• **Exercise description**: Exclude the pictures, then repeat exactly each line from the one containing "A smiling team waving from a podium." to the final line of the records that follow.

• **Short web captions**:
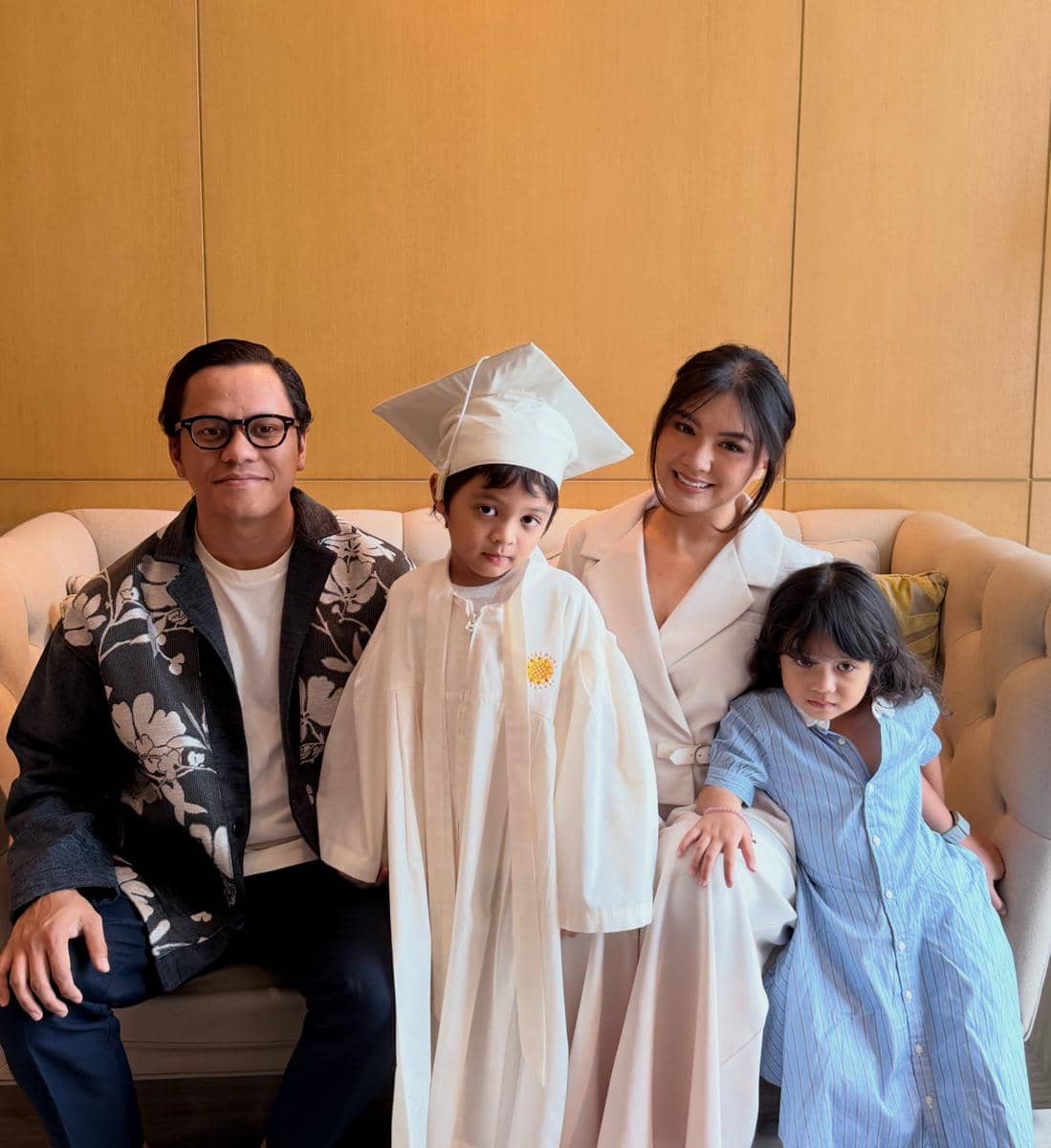 Seorang anak mengenakan toga wisuda putih berfoto bersama orang tua dan saudara di atas sofa dengan latar dinding kayu.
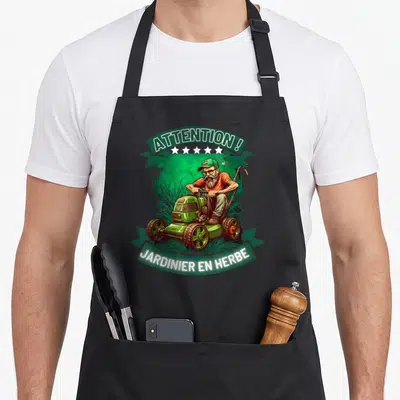 Tablier de cuisine noir avec illustration d'un homme barbu sur une tondeuse verte et des bandes textuelles.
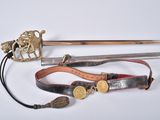 an image of a sword and other items on a white surface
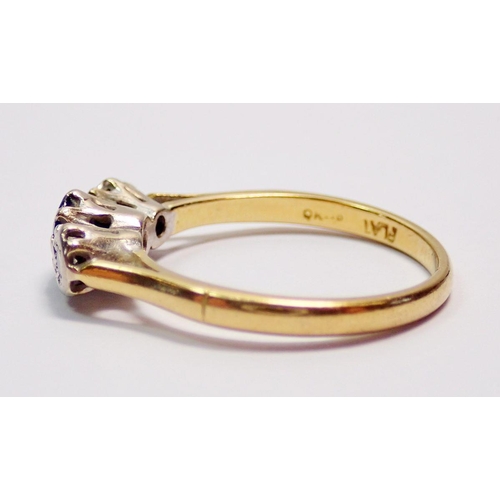 425 - An 18 carat gold and platinum sapphire and diamond ring, size P, 3.4g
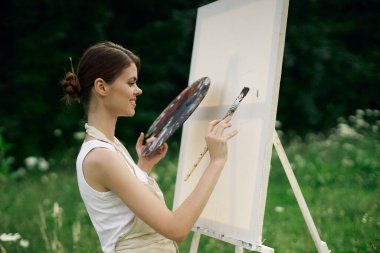 Resim paleti olan kadın ressam doğa hobisi çiziyor.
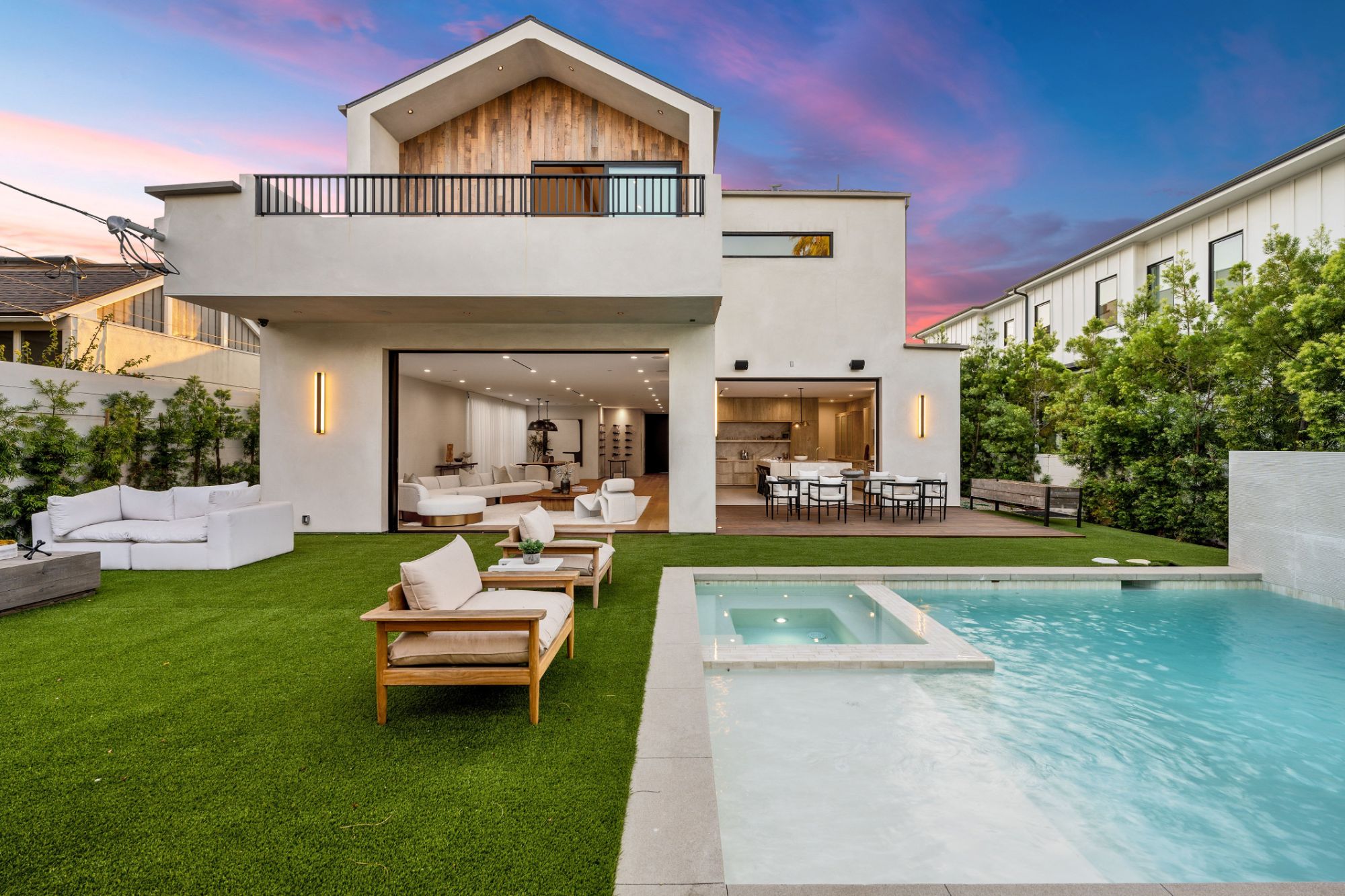 White modern home with a timber gable, lawn, and pool at dusk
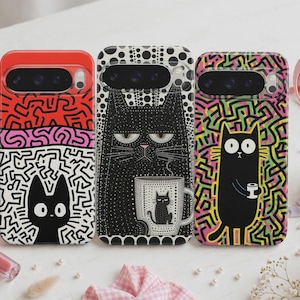 May include: Three smartphone cases featuring cat illustrations. The left case has a red and white maze pattern with a black cat. The center case is black with white dots and a cat holding a mug. The right case has a colorful maze background with a black cat.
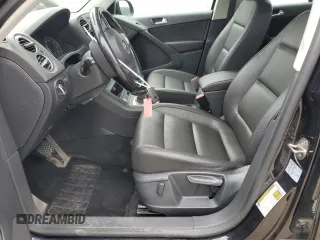 2017 Volkswagen Tiguan S with VIN WVGBV7AX8HK007434, listed as a Copart auction lot 53706165 with 164,588 mi miles and Salvage Title. Bid and sale history available at DreamBid. Image 7.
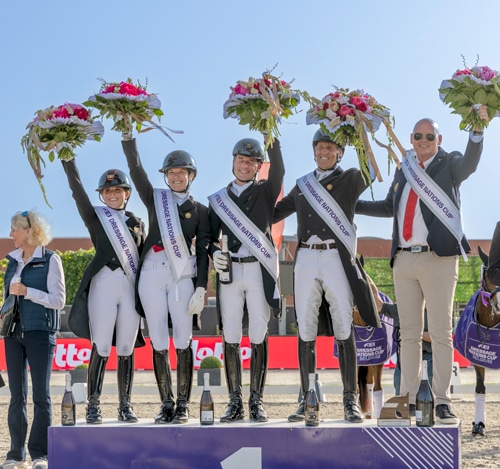 A smiling team waving from a podium.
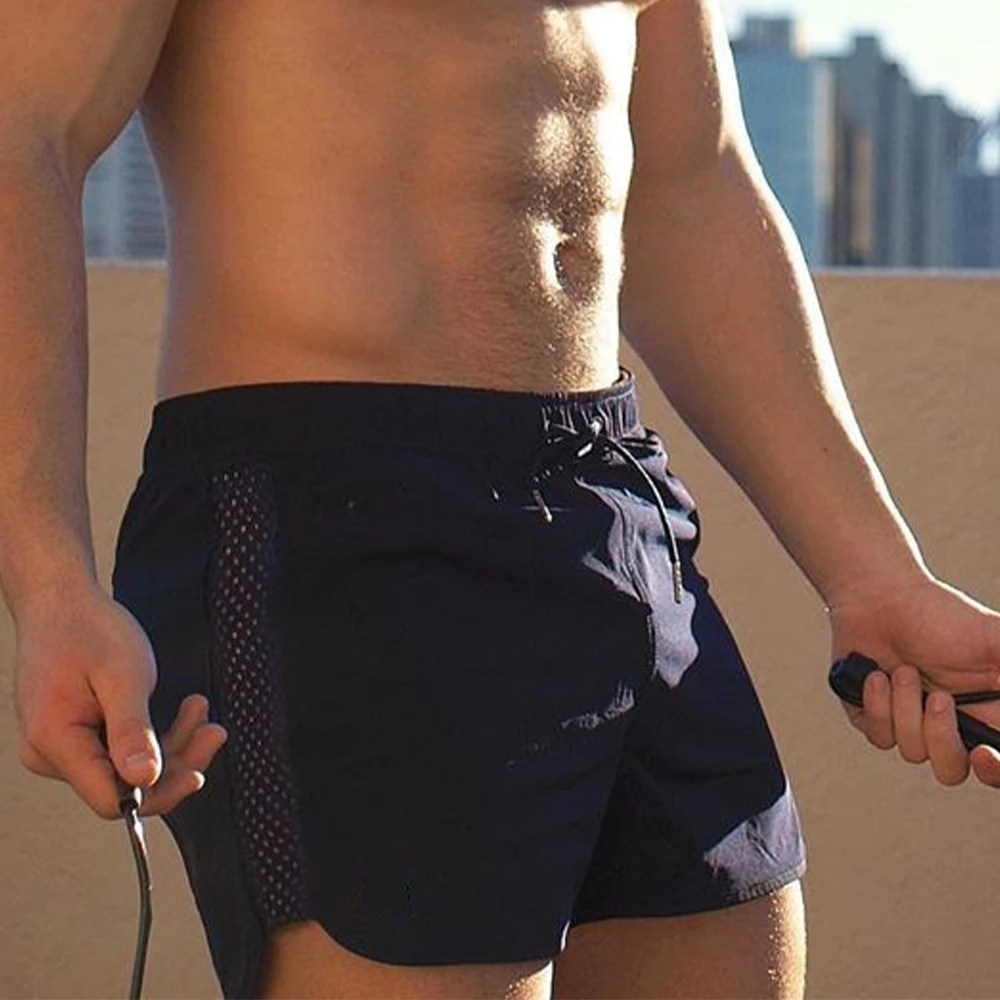 Shorts aumentam seu desempenho com nossas shorts de malha fitness masculinos para corrida e treinamento de secagem rápida e respiráveis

• **Response below**:
 A smiling team waving from a podium.
 Shorts aumentam seu desempenho com nossas shorts de malha fitness masculinos para corrida e treinamento de secagem rápida e respiráveis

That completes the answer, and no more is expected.